◆ YOUR GOAL: Render each line of text in the records below as a JSON list of strings, one string per line, skipping blank lines and omitting the pictures.

Spatial query records:
* * * * * * *
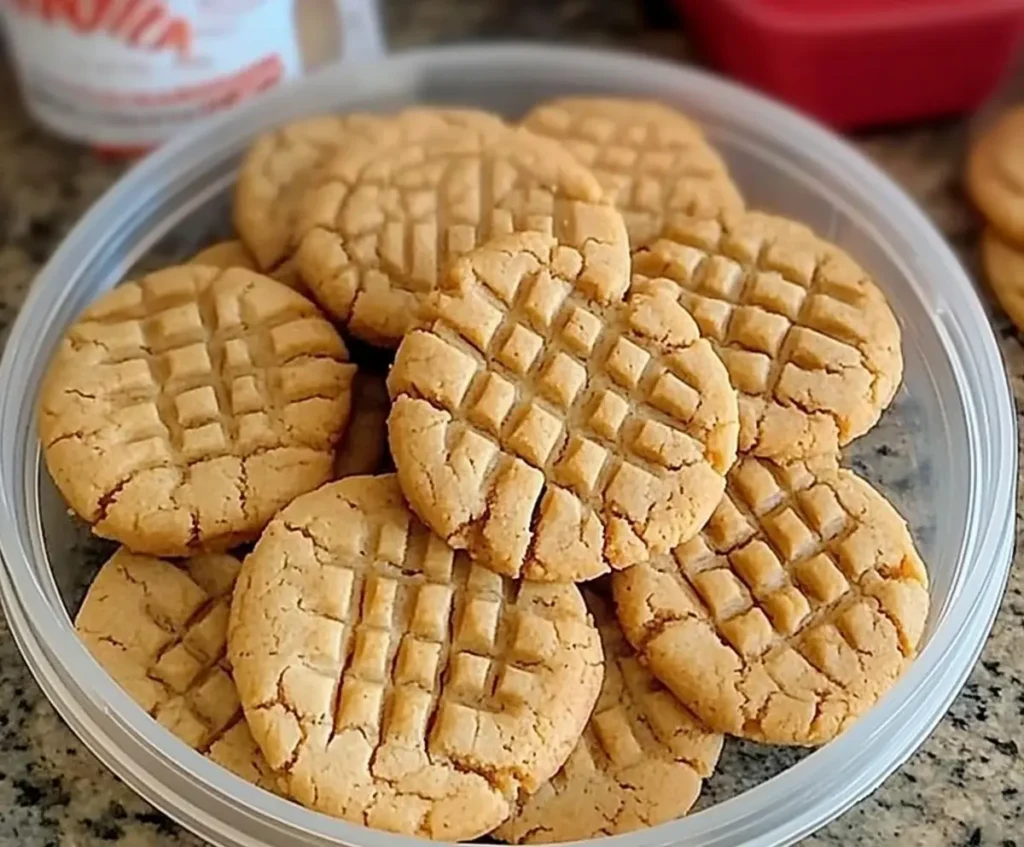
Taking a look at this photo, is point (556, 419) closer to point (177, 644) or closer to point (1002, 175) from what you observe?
point (177, 644)

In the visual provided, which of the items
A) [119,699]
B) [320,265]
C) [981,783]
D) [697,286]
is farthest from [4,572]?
* * * * * * *
◆ FINAL RESULT:
[
  "Taking a look at this photo, is point (556, 419) closer to point (177, 644) or closer to point (1002, 175) from what you observe?",
  "point (177, 644)",
  "In the visual provided, which of the items",
  "A) [119,699]",
  "B) [320,265]",
  "C) [981,783]",
  "D) [697,286]",
  "is farthest from [4,572]?"
]